Webpage Screenshot MCP Server

MCP Server

Capture web pages in a snap with Puppeteer

Stale(55)

39stars

2views

Updated 12 days ago

About

An MCP server that uses Puppeteer to take full‑page or element screenshots, supports multiple formats, authentication, and base64 output for AI agents to visually verify web applications.

Capabilities

Resources

Access data sources

Tools

Execute functions

Prompts

Pre-built templates

Sampling

AI model interactions

Screen Recording May 27 2025 (2)

The Webpage Screenshot MCP Server fills a critical gap in AI‑driven web development workflows by providing an automated, programmatic way to capture visual snapshots of any webpage. Instead of relying on manual browser interactions or third‑party screenshot services, this server leverages Puppeteer to launch a headless (or visible) browser session, navigate to the target URL, and return an image encoded in Base64. For developers building conversational agents or automated QA pipelines, the ability to retrieve a page’s visual state directly from an AI model means agents can “see” what the user sees, verify UI changes, and even compare visual regressions without leaving the model context.

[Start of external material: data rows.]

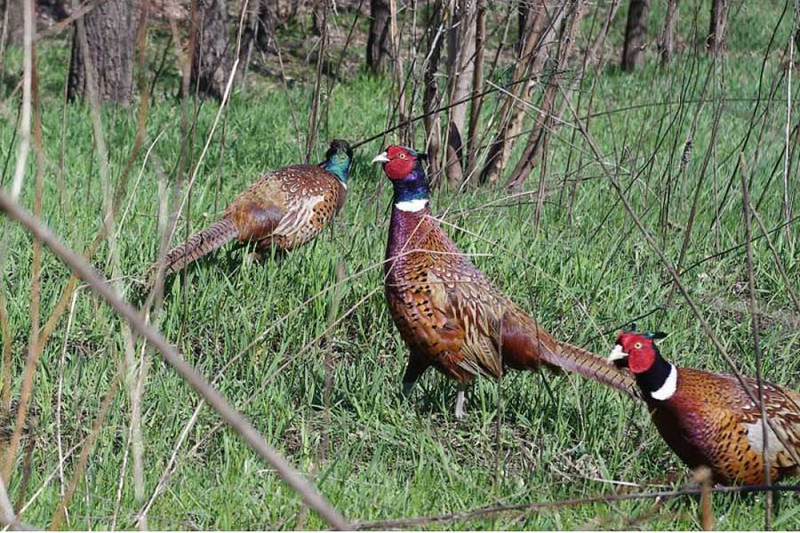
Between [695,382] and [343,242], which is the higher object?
[695,382]

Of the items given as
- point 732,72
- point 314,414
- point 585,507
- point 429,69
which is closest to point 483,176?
point 429,69

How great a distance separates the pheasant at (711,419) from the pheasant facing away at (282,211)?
6.70 feet

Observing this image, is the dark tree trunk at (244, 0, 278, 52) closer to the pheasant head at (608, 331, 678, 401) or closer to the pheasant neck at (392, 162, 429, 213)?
the pheasant neck at (392, 162, 429, 213)

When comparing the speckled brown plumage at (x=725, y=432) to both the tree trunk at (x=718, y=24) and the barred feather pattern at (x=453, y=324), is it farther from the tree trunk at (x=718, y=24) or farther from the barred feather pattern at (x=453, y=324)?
the tree trunk at (x=718, y=24)

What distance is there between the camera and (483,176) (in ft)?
20.3

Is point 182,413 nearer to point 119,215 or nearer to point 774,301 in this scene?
point 119,215

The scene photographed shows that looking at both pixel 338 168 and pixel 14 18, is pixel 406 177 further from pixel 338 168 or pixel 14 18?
pixel 14 18

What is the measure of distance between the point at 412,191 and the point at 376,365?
659 millimetres

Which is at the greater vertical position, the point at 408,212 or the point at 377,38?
the point at 408,212

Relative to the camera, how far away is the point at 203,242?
14.7 ft

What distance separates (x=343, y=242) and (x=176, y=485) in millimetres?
1872

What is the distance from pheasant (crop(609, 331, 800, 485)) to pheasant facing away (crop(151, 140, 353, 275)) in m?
2.04

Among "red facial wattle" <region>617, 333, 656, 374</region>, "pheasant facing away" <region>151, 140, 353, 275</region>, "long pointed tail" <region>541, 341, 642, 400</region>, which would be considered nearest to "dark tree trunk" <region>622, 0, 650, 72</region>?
"pheasant facing away" <region>151, 140, 353, 275</region>

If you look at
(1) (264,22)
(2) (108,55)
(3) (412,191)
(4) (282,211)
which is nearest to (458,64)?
(1) (264,22)
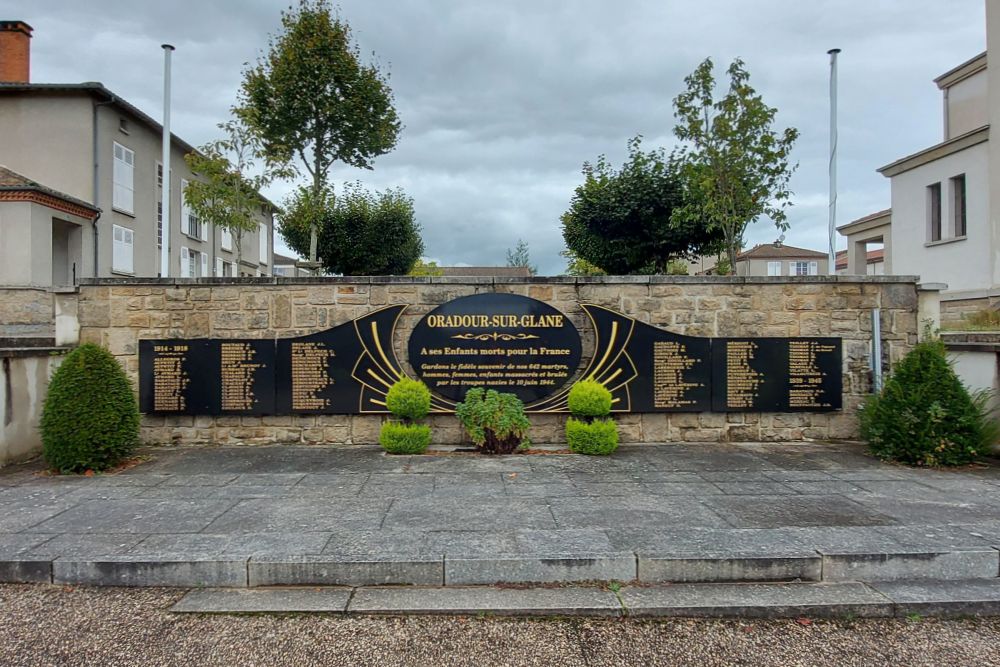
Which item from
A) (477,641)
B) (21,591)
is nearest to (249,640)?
(477,641)

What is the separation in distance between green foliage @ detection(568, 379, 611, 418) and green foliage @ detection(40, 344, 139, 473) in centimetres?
542

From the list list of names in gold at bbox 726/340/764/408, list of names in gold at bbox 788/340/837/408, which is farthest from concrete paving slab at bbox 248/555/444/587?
list of names in gold at bbox 788/340/837/408

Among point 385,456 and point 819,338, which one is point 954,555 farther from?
point 385,456

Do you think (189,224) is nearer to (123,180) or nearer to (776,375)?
(123,180)

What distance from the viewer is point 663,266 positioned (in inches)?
761

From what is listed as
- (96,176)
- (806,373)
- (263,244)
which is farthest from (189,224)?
(806,373)

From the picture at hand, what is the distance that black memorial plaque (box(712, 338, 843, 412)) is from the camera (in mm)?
7820

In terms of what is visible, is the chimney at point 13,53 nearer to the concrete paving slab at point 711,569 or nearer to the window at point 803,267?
the concrete paving slab at point 711,569

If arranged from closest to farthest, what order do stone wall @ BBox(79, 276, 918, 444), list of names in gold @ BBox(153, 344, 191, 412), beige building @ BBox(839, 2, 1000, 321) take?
list of names in gold @ BBox(153, 344, 191, 412)
stone wall @ BBox(79, 276, 918, 444)
beige building @ BBox(839, 2, 1000, 321)

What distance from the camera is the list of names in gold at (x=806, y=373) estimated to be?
25.7ft

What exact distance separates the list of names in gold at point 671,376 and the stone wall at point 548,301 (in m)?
0.27

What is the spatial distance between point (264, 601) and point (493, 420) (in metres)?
3.77

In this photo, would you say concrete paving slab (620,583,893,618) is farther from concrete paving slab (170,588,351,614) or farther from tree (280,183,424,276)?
tree (280,183,424,276)

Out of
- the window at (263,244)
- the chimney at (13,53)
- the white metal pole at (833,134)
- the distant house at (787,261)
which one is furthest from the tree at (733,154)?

At its core, the server exposes two primary tools: login-and-wait and screenshot-page. The former opens a real browser window, allowing the user to perform manual authentication and then captures cookies for subsequent requests. This is especially useful when dealing with sites that require multi‑factor authentication or dynamic session handling, ensuring that subsequent screenshots are taken under an authenticated context. The latter tool offers granular control over the capture process—developers can choose full‑page or viewport screenshots, set custom dimensions, select image format (PNG, JPEG, WebP), and fine‑tune load conditions with or delay parameters. The server also supports session persistence, so a single browser instance can be reused across multiple screenshot requests, reducing overhead and speeding up multi‑step workflows.

Key capabilities that make this MCP valuable include:

Full‑page and element screenshots: Capture entire pages or target specific DOM elements via CSS selectors.
Multiple image formats and quality settings: Optimize for bandwidth or fidelity depending on the use case.
Base64 output: Eliminates file I/O, allowing AI agents to embed images directly into responses or logs.
Authentication and session persistence: Maintain logged‑in state across requests, critical for testing dashboards or user portals.
Default browser integration: Optionally use the system’s default browser for a more natural rendering environment.

Real‑world scenarios where this server shines are plentiful. In continuous integration pipelines, an AI assistant can automatically take screenshots of a newly deployed web app and compare them against baseline images to detect visual regressions. During UX research, agents can generate screenshots of landing pages under different user flows and present them in stakeholder reports. For automated web scraping or data extraction, the ability to confirm that a page has loaded correctly before extracting content ensures higher reliability. Additionally, developers building voice‑controlled or chat‑based development tools can let the assistant “look” at a page and describe its layout, improving accessibility for visually impaired users.

By integrating seamlessly with existing MCP‑enabled AI assistants such as Claude or Cursor, the Webpage Screenshot server extends the assistant’s capabilities from purely textual analysis to visual comprehension. This synergy allows developers to craft richer, multimodal interactions—combining code generation, UI testing, and visual feedback—all within a single conversational context.